What is asked
All records are to be retyped faithfully and completely.

Given records
— start —

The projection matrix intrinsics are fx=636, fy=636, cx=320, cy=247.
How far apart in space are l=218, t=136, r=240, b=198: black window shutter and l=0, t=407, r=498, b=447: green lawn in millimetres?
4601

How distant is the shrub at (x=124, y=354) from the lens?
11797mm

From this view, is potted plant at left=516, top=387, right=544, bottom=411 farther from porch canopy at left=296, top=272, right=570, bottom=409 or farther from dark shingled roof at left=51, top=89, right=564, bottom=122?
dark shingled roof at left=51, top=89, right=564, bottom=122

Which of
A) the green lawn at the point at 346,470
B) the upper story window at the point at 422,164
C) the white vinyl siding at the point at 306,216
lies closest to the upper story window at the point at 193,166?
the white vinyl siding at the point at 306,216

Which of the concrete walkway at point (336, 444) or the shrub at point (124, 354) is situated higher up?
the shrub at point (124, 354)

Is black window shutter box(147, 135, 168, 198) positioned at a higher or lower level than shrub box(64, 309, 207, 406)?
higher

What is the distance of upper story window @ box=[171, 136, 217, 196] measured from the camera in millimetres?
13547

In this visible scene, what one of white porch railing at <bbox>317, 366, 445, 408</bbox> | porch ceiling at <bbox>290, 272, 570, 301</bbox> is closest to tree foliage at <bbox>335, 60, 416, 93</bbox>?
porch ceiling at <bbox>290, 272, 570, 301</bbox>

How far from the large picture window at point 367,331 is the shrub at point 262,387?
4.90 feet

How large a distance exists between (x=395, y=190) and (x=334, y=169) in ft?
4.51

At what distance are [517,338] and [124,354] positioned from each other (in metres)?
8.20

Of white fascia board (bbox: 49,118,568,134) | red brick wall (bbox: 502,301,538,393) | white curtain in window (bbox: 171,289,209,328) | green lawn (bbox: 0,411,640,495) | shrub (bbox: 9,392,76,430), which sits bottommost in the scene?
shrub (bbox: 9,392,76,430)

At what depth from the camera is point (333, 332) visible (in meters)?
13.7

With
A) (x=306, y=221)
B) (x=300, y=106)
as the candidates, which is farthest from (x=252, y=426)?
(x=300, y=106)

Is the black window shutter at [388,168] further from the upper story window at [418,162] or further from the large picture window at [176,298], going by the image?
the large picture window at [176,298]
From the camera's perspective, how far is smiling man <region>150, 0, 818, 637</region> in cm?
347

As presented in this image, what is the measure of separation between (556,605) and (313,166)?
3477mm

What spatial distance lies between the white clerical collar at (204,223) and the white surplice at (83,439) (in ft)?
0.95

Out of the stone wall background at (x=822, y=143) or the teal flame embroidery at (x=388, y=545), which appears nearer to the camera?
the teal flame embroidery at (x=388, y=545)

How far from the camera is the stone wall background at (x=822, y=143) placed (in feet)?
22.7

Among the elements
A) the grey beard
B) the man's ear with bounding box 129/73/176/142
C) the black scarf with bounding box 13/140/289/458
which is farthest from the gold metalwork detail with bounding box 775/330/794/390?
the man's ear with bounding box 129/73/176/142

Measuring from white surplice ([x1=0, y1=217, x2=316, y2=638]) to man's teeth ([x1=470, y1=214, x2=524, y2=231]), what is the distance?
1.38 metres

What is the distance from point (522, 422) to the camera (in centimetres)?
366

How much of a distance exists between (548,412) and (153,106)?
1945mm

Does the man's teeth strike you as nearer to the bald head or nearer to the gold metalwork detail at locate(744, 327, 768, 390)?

— end —

Exercise answer
The projection matrix intrinsics are fx=636, fy=636, cx=320, cy=247.
How far apart in space are l=218, t=136, r=240, b=198: black window shutter and l=0, t=407, r=498, b=447: green lawn in millimetres?
4601

How distant is the shrub at (x=124, y=354) from the lens?
11797mm

From this view, is potted plant at left=516, top=387, right=544, bottom=411 farther from porch canopy at left=296, top=272, right=570, bottom=409 or farther from dark shingled roof at left=51, top=89, right=564, bottom=122?
dark shingled roof at left=51, top=89, right=564, bottom=122

Which of
A) the green lawn at the point at 346,470
B) the upper story window at the point at 422,164
C) the white vinyl siding at the point at 306,216
lies closest to the upper story window at the point at 193,166?
the white vinyl siding at the point at 306,216

Which of the concrete walkway at point (336, 444) or the shrub at point (124, 354) is situated higher up?
the shrub at point (124, 354)

Is black window shutter box(147, 135, 168, 198) positioned at a higher or lower level than shrub box(64, 309, 207, 406)?
higher

What is the distance of upper story window @ box=[171, 136, 217, 196] measured from the camera in millimetres?
13547

In this visible scene, what one of white porch railing at <bbox>317, 366, 445, 408</bbox> | porch ceiling at <bbox>290, 272, 570, 301</bbox> is closest to tree foliage at <bbox>335, 60, 416, 93</bbox>?
porch ceiling at <bbox>290, 272, 570, 301</bbox>

How far from the large picture window at point 367,331 is the shrub at point 262,387?
4.90 feet

How large a distance exists between (x=395, y=190) and (x=334, y=169) in ft?
4.51

At what distance are [517,338] and [124,354] positioned from each other (in metres)?
8.20

Of white fascia board (bbox: 49,118,568,134) | red brick wall (bbox: 502,301,538,393) | white curtain in window (bbox: 171,289,209,328) | green lawn (bbox: 0,411,640,495) | shrub (bbox: 9,392,76,430), which sits bottommost in the scene?
shrub (bbox: 9,392,76,430)

At what depth from the camera is point (333, 332) visible (in meters)?
13.7

With
A) (x=306, y=221)
B) (x=300, y=106)
as the candidates, which is farthest from (x=252, y=426)?
(x=300, y=106)

Is the black window shutter at [388,168] further from the upper story window at [418,162] or further from the large picture window at [176,298], going by the image?
the large picture window at [176,298]
From the camera's perspective, how far is smiling man <region>150, 0, 818, 637</region> in cm?
347

As presented in this image, what is the measure of separation between (556,605) and (313,166)?
3477mm

What spatial distance lies between the white clerical collar at (204,223) and the white surplice at (83,439) (in ft)?
0.95

Out of the stone wall background at (x=822, y=143) or the teal flame embroidery at (x=388, y=545), which appears nearer to the camera?
the teal flame embroidery at (x=388, y=545)

How far from the camera is the stone wall background at (x=822, y=143) placed (in feet)?
22.7

Among the elements
A) the grey beard
B) the man's ear with bounding box 129/73/176/142
C) the black scarf with bounding box 13/140/289/458
which is farthest from the gold metalwork detail with bounding box 775/330/794/390?
the man's ear with bounding box 129/73/176/142

Measuring from white surplice ([x1=0, y1=217, x2=316, y2=638]) to man's teeth ([x1=470, y1=214, x2=524, y2=231]), what is the distance?
1.38 metres

What is the distance from point (522, 422) to the camera (in centimetres)?
366

How much of a distance exists between (548,412) and (153,106)?
1945mm

Does the man's teeth strike you as nearer to the bald head or nearer to the gold metalwork detail at locate(744, 327, 768, 390)?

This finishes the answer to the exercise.